*Page*
* START *

As the president of a student organization, the Honors Student Organization, I encouraged freshmen to come to our welcome picnic with the incentive of the new president’s plan to attend.

“Oh, he helped me move in,” one student offhandedly replied.

What? The president of the university helped you move in the teddy bear you’ve had since you were four and just had to bring to college and asked faculty and staff members to do the same? How awesome.

Every president, every higher-up, claims to have the good of the people, the good of the students in mind. Climbing the stairs of the residence halls, sofa in tow, participating in Fall Fest and sitting at the same desks as students, Erickson does more than talk.

With new leaders there are adjustments and changes. I am hopeful for this presidency, with voices of students, met in person, in mind, I think the core purpose of the university — to educate students — will be remembered.

In his convocation, Erickson made promises of community focus and opportunities for engagement, listening and true dialogue. And in an interview with Sunny FM, he recognized how staff and faculty are already doing this.

Before President Erickson began at NMU, the only interactions (if one-way communication is interaction) I’d had with a university president was standing amid a crowd watching a speech, or when I received a two-sentence congratulation before a photo was snapped at an awards ceremony.

One class period, my professor said Erickson was going stop by our class some time soon this semester. This will be, at the very least, my second personal interaction with him, exactly equal to the amount of times I simply saw the president during the previous two years I’ve spent here.

* END *

*Information supplied*

* START *

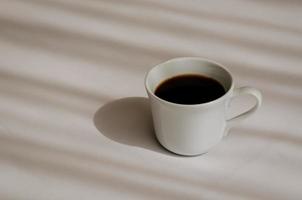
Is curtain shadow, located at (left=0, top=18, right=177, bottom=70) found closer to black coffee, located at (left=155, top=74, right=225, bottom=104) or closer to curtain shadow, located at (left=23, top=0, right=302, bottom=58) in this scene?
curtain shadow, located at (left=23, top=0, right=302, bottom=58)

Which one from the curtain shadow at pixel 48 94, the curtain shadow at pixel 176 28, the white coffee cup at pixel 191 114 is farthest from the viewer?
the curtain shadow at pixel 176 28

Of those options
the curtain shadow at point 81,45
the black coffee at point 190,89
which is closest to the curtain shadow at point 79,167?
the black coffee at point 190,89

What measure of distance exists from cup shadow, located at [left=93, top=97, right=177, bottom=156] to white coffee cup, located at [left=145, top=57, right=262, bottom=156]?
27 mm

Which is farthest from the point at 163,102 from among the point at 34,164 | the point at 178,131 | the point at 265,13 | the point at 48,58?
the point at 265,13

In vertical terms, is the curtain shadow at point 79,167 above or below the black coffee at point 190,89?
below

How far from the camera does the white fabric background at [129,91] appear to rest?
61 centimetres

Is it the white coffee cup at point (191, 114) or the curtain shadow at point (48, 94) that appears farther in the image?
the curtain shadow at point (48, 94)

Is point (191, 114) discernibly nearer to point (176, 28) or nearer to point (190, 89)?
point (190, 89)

* END *

*What is asked*
**a.** Write out word for word the part of the Erickson column between "With new leaders" and "will be remembered.", inclusive.
**b.** According to the Erickson column, what student organization is the writer president of?
**c.** Write what comes next in the Erickson column, starting after its last sentence.

*The answers*
**a.**
With new leaders there are adjustments and changes. I am hopeful for this presidency, with voices of students, met in person, in mind, I think the core purpose of the university — to educate students — will be remembered.

**b.** The Honors Student Organization.

**c.**
I recognize the job of the president is demanding and we shouldn’t expect that he’ll attend every student event. But our new president recognizes the importance of engaging in order to understand what is happening on campus.

In the three days of classes we’ve had this semester, the president has been more visible than President David Haynes was in his two years. As time progresses, the president needs to keep student interaction a priority and be transparent to allow for meaningful student feedback.

President Erickson is getting a reputation. It never hurts to invite the president to a picnic or a class, and so far, he has accepted. There’s a shift in the way NMU is run and if it continues, our university will only become stronger.

Standing in front of cameras and a crowd anticipating chills, President Erickson verbally dedicated his ice bucket challenge to his sister-in-law. But nonverbally he dedicated it to us students. His actions showed he is willing to be real, to be present and to engage. I hope that when his presence no longer attracts the cameras, he still shows up.